What if Rand Paul gave an interview and nobody noticed?
After shutting off national interviews in the wake of his 48-hour, post-primary victory flaps about the Civil Rights and Americans With Disabilities acts, U.S. Senate candidate Rand Paul of Kentucky has returned to Fox News multiple times this week. He hit Sean Hannity's show last night, and the man described by Carly Fiorina as a "tough interview" was less than dogged in going after Paul.
HANNITY: I looked at your statement. When I first saw the news coverage, I said, what? He doesn't support the Civil Rights Act? That's how it was portrayed. And you clearly laid out just the opposite. And it was very clear.

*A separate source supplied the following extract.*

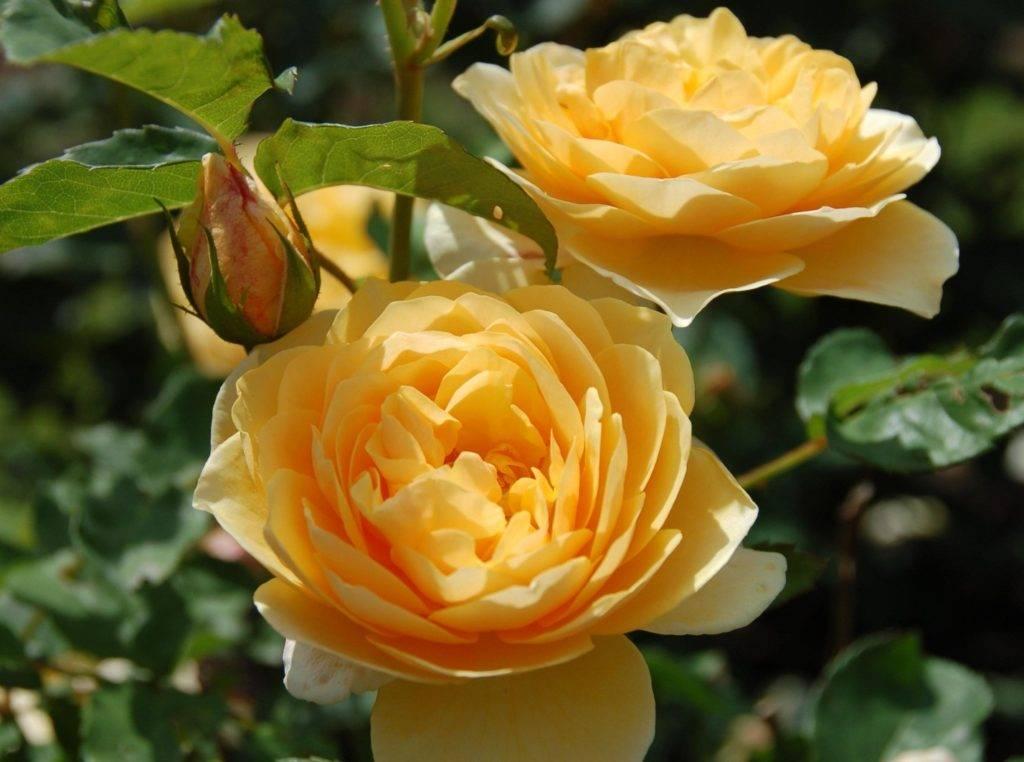 صور وردة بلون الشاي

PAUL: I've probably given 400 speeches, I'm not for repealing the Civil Rights Act, it is not part of my platform; it's not part of the Tea Party platform.
I see this as a way to try it not just destroy me, but now that I've become a leader in the Tea Party, they want to destroy the Tea Party. It's always been part of their agenda, but let me be very clear I'm not for repealing the Civil Rights Act, would have voted for, and that message was there.
HANNITY: But they tried to purposely distort what you had said.
PAUL: Yes. In fact, I was on sort of a left-leaning network that started this going. And they said, all day long I was for repealing it, based on the words of my Democratic opponent, not based on my words. And that's how it all got started.
But I've never been for it. It's never been my position. And I don't know what else to say.
HANNITY: Probably not much more to say.
Check out the whole interview, and get a sense of just how protected Paul -- or Sharron Angle, or any of the tea party candidates Democrats hope to paint as extreme -- is when he talks to Fox. It's sort of incredible, on a show otherwise devoted that night to the BP oil spill, that Hannity asked literally nothing newsy.
June 11, 2010; 11:53 AM ET
Categories: 2010 Election , Media
Save & Share: Previous: Where have you gone, Rob Simmons? The Conn. GOP turns its lonely eyes to you
Next: The Palin endorsement effect, calculated (and spun)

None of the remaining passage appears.